Where a lot is within one hundred (100) feet of one (1) or more buildings existing on each side, the front yard setback line shall be the average setback of these adjoining buildings.
6. 
Interior lots abutting on a pedestrian walkway shall be required to have a side yard of not less than ten (10) feet abutting the walkway.
B. 
Fences. See Section 400.550.
C. 
Swimming Pools.
[Ord. No. 18-231, 10-16-2018]
1. 
In all residential zoning districts, the "A" District and for any dwelling unit in the "C-1," "HCD" or "CBD" Districts, swimming pools shall not be constructed in any required yard, except the required rear yard and not closer than six (6) feet to a side or rear property line. Swimming pools located on double frontage lots may be placed in the yard space at the rear of the building, provided no portion of the frontage along the same street where the swimming pool is proposed to be located is utilized as the principal entrance for the main building of any lot in the block. Swimming pools located on double frontage lots and placed in the yard space at the rear of the building must meet one-half (1/2) of the front yard setback.
2. 
In no instance shall the deck area be nearer than five (5) feet to an adjoining lot line. For the purposes of this requirement, a "swimming pool deck area" shall be defined as any constructed surface directly abutting the pool which provides access to the water, lounging space or serves as a walkway around the perimeter of the pool. Swimming pool deck area shall exclude any paved surface, including, but not limited to, paving blocks, bricks or other similar material.
3. 
In commercial zoning districts a swimming pool utilized as part of a sales/display facility or motel complex or other non-residential use shall be located no closer than twenty (20) feet to the front property line and no closer than five (5) feet to a side or rear property line.
D. 
Generators.
1. 
In all residential zoning districts, permanent generators shall not be located in front of the principal structure or within any required side yard or rear yard setback.
2. 
A generator permanently installed in a residential zoning district shall be shielded with a cover designed and manufactured to muffle the sound.
3. 
The testing of generators is prohibited before 7:00 A.M. or after 10:00 P.M. on any day in any residential zoning district.
4. 
In commercial districts, generators shall be located and screened in the same manner as required for mechanical equipment.
E. 
Firewood.
[Ord.
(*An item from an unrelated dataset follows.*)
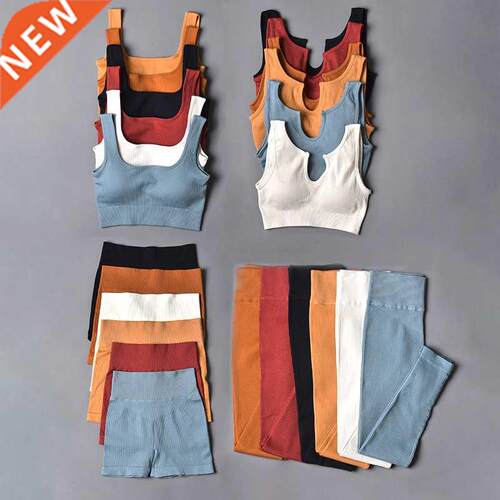 Seamless Sport Set Women 2 Two Piece Crop top Bra Leggings S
No. 18-048, 2-20-2018]
1. 
Firewood may be stored on residential property only for consumption on the premises. Firewood may not be stored on residential property for sale, donation or conveyance to any person other than the residents of said property.
2. 
Firewood stored on residential property for consumption on the premises must meet the following conditions:
a. 
A maximum of four (4) full cords may be stored in the rear yard behind the rear building line of the residence. The firewood must be evenly piled or stacked either on open racks elevated to not less than six (6) inches above the ground or on a durably paved surface.
b. 
A clear space of at least twelve (12) inches must be maintained between firewood stored in the rear yard and buildings, fences and property lines.
c. 
A maximum of one-half (1/2) cord may be stored on a decorative firewood rack located on a front porch or in a side yard.
3. 
For purposes of this Section, a cord of firewood shall be defined as follows: the amount of firewood that, when arranged so pieces are aligned, parallel, touching and compact, measures four (4) feet wide by four (4) feet high by eight (8) feet long and is one hundred twenty-eight (128) cubic feet in volume.